The global miner is also undertaking a major shake-up of its management ranks, appointing new heads for its important copper and coal divisions, and a new company secretary.

BHP has increased its target of annual productivity gains by $500 million to $US4 billion ($A4.33 billion) by 2017.

Investors welcomed the news, with BHP shares gaining $1.20, or 3.8 per cent, to $32.90, amid strong gains for all iron ore miners after interest rate cuts in China.

BHP chief executive Andrew Mackenzie said the proposed demerger of selected unwanted assets – including aluminium, manganese and some nickel and coal projects – would help drive the productivity gains.

They would deliver a “step change” improvement in BHP’s performance that would allow it to bring on new production at lower costs without hurting volume growth, he said.

The productivity gains are expected to include a reduction in cash costs of $US2.6 billion a year.

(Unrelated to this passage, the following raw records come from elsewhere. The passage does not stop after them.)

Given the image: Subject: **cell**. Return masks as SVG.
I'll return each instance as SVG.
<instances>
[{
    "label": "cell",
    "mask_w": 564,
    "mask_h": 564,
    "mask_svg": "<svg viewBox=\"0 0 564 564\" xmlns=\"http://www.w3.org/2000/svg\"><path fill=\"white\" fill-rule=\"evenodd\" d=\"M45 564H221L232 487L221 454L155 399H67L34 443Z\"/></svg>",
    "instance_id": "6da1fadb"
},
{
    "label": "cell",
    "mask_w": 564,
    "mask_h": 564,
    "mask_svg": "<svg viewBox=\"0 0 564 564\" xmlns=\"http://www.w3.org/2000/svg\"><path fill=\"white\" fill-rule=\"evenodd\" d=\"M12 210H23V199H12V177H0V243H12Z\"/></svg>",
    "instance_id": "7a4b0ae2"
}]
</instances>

Meanwhile, BHP plans to cut capital expenditure and exploration costs from $US14.8 billion to $14.2 billion this financial year and to $US13 billion in 2015/16.

BHP is upping the stakes in its efforts to lift production, profits and dividends despite cutting costs, with productivity gains a major driver of its higher $10.4 billion profit for 2013/14.

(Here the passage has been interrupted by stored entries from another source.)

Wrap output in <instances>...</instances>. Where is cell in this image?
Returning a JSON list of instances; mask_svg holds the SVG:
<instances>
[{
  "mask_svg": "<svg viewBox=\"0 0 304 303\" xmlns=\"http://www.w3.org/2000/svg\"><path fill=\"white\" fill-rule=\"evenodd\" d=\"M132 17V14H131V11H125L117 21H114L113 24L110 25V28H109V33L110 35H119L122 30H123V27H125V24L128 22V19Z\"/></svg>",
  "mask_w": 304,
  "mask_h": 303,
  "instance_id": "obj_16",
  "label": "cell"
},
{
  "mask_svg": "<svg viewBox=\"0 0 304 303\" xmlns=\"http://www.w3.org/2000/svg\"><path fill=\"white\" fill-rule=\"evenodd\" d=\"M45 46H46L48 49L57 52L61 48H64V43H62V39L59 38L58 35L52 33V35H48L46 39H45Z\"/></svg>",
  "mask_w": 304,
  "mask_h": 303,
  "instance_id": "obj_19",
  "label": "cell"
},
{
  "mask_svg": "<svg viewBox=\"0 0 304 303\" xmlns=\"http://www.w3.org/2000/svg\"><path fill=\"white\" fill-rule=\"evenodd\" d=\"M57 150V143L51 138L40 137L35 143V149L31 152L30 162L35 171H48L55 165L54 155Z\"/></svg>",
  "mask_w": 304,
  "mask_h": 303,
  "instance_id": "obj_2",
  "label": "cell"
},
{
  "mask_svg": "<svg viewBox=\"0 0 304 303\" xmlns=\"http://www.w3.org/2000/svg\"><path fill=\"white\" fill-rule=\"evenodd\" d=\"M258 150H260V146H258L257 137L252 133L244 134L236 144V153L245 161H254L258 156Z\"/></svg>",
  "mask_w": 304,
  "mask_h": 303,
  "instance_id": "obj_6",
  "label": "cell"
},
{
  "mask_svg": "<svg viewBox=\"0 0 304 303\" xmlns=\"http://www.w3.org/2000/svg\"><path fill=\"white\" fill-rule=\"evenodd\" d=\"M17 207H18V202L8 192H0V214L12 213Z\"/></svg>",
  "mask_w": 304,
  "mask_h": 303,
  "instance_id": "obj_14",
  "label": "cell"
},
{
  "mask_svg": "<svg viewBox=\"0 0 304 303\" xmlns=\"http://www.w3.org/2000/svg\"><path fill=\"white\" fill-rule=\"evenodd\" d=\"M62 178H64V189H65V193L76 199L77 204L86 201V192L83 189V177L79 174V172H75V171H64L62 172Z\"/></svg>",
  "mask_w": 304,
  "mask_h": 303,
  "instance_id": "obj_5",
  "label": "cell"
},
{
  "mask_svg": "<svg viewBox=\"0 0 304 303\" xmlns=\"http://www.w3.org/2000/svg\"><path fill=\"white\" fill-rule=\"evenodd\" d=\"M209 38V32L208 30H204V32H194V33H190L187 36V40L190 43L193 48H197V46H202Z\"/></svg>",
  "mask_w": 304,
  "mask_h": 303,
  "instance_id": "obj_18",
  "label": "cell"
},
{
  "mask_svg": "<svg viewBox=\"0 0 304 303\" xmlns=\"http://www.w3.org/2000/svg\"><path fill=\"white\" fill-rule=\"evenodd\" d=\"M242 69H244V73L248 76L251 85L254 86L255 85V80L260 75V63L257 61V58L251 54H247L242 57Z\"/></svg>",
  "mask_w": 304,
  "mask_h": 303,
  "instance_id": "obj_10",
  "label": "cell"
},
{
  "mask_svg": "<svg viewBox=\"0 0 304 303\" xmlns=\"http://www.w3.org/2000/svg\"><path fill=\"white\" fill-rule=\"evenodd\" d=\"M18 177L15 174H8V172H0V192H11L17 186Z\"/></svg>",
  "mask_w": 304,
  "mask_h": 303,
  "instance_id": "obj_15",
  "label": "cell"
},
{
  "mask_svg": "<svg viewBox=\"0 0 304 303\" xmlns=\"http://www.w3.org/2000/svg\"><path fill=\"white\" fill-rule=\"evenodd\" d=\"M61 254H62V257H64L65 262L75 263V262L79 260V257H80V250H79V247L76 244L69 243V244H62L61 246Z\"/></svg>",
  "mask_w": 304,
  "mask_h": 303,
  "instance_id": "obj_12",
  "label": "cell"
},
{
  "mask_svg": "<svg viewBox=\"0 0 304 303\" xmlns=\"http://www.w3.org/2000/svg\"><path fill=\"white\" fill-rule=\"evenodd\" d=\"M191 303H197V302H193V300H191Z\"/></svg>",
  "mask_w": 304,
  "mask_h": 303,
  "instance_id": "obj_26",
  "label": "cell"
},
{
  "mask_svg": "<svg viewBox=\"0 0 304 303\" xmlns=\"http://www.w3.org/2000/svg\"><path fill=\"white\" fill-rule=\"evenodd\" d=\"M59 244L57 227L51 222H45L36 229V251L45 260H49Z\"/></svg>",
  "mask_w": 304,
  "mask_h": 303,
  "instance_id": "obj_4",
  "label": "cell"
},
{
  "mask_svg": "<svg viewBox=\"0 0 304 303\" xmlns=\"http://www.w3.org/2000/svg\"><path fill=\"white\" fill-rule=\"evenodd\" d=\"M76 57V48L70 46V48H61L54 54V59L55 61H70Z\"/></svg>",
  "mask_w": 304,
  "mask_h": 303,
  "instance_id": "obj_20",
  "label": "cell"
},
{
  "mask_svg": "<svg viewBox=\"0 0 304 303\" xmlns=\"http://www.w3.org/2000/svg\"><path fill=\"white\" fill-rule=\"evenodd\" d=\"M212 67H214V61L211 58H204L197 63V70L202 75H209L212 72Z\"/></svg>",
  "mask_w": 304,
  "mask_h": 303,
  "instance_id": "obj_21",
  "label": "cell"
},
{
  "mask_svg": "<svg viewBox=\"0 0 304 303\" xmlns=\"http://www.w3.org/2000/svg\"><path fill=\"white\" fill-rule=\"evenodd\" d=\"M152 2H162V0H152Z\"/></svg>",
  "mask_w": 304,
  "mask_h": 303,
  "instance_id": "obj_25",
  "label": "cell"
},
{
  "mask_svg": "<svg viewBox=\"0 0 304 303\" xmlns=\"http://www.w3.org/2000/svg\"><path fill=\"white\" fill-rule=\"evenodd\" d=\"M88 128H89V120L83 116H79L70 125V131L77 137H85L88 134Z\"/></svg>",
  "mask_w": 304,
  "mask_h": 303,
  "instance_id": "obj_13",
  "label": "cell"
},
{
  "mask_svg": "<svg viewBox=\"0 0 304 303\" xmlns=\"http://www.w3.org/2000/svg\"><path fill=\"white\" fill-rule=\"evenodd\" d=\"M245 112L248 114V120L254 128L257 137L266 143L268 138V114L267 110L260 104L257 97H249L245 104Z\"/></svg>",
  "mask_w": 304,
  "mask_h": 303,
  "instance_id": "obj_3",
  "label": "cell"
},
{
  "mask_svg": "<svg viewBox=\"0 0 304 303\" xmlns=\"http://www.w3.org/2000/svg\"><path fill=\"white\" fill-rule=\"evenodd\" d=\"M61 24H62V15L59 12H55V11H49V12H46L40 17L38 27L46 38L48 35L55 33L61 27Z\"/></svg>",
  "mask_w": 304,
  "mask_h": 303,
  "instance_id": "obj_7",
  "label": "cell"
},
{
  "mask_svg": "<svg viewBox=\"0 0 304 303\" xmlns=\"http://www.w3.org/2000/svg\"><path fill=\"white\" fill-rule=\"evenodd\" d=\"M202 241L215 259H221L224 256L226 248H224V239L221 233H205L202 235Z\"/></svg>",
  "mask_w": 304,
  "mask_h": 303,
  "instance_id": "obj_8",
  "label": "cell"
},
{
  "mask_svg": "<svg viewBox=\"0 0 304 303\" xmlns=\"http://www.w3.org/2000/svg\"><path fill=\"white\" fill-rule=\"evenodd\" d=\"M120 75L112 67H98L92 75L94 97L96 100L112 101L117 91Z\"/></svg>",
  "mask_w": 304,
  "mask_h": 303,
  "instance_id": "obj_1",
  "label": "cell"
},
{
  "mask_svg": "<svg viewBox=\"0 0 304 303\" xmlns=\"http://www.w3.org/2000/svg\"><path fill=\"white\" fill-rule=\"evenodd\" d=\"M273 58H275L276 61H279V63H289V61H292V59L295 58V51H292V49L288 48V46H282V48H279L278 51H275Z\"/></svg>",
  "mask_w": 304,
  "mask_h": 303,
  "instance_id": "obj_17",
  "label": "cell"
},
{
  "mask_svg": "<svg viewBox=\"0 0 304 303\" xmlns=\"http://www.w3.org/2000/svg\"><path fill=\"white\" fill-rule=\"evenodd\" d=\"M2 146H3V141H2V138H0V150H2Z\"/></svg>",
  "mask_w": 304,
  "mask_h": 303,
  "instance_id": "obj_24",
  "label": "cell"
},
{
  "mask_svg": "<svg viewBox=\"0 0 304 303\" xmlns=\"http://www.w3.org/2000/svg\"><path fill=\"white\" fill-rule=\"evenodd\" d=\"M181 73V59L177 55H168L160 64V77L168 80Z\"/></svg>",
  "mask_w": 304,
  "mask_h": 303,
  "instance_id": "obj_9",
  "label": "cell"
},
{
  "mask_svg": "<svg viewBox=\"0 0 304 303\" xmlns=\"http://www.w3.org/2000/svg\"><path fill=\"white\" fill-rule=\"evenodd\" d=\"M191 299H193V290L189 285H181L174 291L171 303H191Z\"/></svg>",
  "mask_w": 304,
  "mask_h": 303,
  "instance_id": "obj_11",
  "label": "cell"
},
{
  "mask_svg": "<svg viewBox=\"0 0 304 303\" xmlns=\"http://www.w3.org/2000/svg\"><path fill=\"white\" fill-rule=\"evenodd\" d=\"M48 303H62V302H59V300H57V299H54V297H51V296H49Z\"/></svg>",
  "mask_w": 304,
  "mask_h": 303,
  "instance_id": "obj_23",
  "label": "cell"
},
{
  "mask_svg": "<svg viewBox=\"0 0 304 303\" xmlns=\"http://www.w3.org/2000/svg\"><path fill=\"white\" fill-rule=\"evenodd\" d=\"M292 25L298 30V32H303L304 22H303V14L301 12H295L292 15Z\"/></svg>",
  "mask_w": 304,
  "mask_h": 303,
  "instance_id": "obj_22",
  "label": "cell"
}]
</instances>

Many analysts argue the easy gains on cost cutting have been achieved, with BHP facing a drop in profits this year amid falls in the price of major commodities including iron ore, copper, coal and oil.

Details of the new productivity target came as BHP announced a management shakeup, which will involve current marketing head Mike Henry becoming president of BHP’s coal assets, swapping roles with current coal chief Dean Dalla Valle.

Aluminium boss Daniel Malchuk has taken over as president of copper, which BHP is banking on as a key future growth division along with petroleum now that the iron ore price boom of recent years is over.

The miner has also recruited Commonwealth Bank company secretary Margaret Taylor to perform that role at BHP, replacing Jane McAloon.

All of Monday’s announcements showed BHP trying to stay ahead of what was a bear market in iron ore and oil, IG market strategist Evan Lucas said.

“They want to continue to maintain margins there as strong as they can, they have talked about getting iron ore operational costs to $US20 a tonne in the next two years,” he said.

“There are issues around coal and copper, they are feeling the feeling heat in those two divisions so have made structural changes at the top.

“We’ve seen Glencore, Vale and Rio Tinto move (on costs) and it is all about trying to reduce costs as much as they can and keep margins as strong as possible while they ride out the downturn in the market.”